The most successful that I've seen amongst my musician/songwriter/composer
friends enter unorthodox spaces that have strong potential, such as creating
high quality sample libraries for instruments like guitars for use in DAWs
(digital audio workstations - software like FL Studio, Cubase, Logic, Reason,
etc.), aggressive promotion via forums & writing articles of interest to their
potential audience on their blogs, and networking in scenes such as indie game
developer communities (via forums & IRC) & events such as GDC and Video Games
Live. I have an acquaintance who even found success networking with musicians
at concerts!

It's certainly a tough business to be in - you have to love it, both the music
and business side.

------
grifpete
Smart guy. And I love this quote "I like to think that because I had the
courage to take my shot, good fortune came my way, but it could have just as
easily gone terribly wrong." Isn't that the truth and he has the humility to
say it.

------
drblast
I've always liked Joe Satriani's music and guitar talent, but every time I see
an interview with him I'm so impressed with his intelligence and drive.
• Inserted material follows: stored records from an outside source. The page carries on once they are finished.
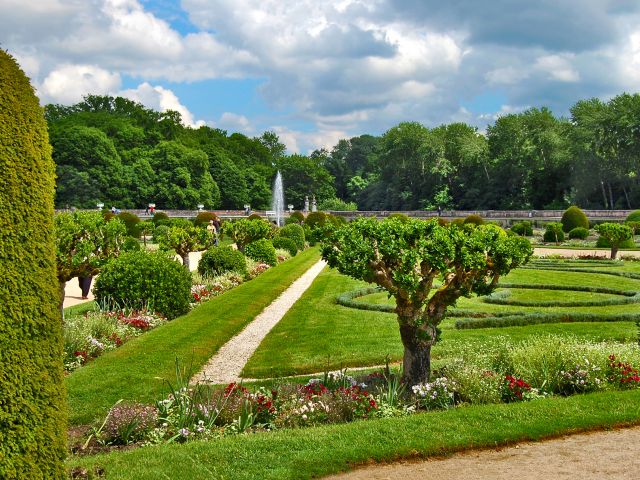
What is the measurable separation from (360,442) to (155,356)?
18.5 ft

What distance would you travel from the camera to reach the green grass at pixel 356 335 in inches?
442

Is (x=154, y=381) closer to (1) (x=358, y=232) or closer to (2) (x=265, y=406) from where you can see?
(2) (x=265, y=406)

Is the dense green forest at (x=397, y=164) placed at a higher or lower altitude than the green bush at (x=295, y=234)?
higher

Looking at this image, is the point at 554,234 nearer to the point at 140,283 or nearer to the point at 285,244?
the point at 285,244

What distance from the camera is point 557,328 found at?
13719mm

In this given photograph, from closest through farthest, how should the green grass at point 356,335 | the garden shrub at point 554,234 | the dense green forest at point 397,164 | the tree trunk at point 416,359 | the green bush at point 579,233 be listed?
the tree trunk at point 416,359 → the green grass at point 356,335 → the garden shrub at point 554,234 → the green bush at point 579,233 → the dense green forest at point 397,164

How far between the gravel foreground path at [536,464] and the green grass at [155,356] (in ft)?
13.2

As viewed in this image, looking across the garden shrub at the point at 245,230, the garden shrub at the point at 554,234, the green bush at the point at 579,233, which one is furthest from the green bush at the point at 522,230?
the garden shrub at the point at 245,230

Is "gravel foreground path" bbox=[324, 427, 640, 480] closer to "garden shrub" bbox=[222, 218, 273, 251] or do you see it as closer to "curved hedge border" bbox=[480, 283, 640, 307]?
"curved hedge border" bbox=[480, 283, 640, 307]

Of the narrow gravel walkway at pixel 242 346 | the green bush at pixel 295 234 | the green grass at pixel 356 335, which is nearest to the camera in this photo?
the narrow gravel walkway at pixel 242 346

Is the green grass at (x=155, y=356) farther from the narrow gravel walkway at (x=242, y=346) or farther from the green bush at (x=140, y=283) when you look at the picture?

This is a video where a guitarist won a free lesson with Joe. It's incredible
how much Joe can pack into a 45-minute lesson; it's obvious he's a fantastic
teacher and he's totally dedicated to learning and improvement.
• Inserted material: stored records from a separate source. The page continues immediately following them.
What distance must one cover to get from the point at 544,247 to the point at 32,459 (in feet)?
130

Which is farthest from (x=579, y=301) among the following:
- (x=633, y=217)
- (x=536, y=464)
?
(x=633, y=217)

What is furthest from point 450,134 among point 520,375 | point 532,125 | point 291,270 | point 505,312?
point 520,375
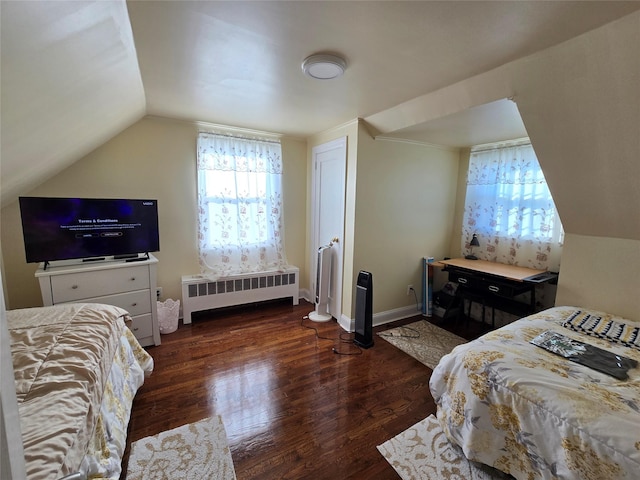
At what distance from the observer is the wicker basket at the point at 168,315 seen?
297 cm

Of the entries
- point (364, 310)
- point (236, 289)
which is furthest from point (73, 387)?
point (236, 289)

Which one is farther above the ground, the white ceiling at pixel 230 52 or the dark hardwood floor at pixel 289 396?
the white ceiling at pixel 230 52

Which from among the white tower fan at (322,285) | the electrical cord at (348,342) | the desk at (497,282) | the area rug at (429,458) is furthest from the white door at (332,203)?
the area rug at (429,458)

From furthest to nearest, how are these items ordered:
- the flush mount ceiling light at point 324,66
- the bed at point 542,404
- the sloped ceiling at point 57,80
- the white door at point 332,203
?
the white door at point 332,203 < the flush mount ceiling light at point 324,66 < the bed at point 542,404 < the sloped ceiling at point 57,80

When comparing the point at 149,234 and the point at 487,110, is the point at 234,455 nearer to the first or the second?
the point at 149,234

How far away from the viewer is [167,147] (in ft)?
10.2

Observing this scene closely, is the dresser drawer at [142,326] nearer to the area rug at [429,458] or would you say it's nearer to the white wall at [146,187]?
the white wall at [146,187]

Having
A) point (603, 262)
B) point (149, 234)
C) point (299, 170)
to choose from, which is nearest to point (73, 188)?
point (149, 234)

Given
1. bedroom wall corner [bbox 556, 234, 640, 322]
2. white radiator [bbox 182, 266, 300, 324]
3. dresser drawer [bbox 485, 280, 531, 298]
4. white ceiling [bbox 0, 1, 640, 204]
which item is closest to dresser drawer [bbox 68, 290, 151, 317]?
white radiator [bbox 182, 266, 300, 324]

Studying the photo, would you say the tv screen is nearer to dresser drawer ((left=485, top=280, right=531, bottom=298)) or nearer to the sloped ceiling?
the sloped ceiling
[https://www.youtube.com/watch?v=nXk4gxcjVr8](https://www.youtube.com/watch?v=nXk4gxcjVr8)

------
untothebreach
I have been such a big fan of Satch ever since I heard "Summer Song" on the
radio when I was in high school. It is great to learn about this side of his
career, the stuff you see in the guitar magazines is (rightly so) more focused
on his musicianship and composing sides.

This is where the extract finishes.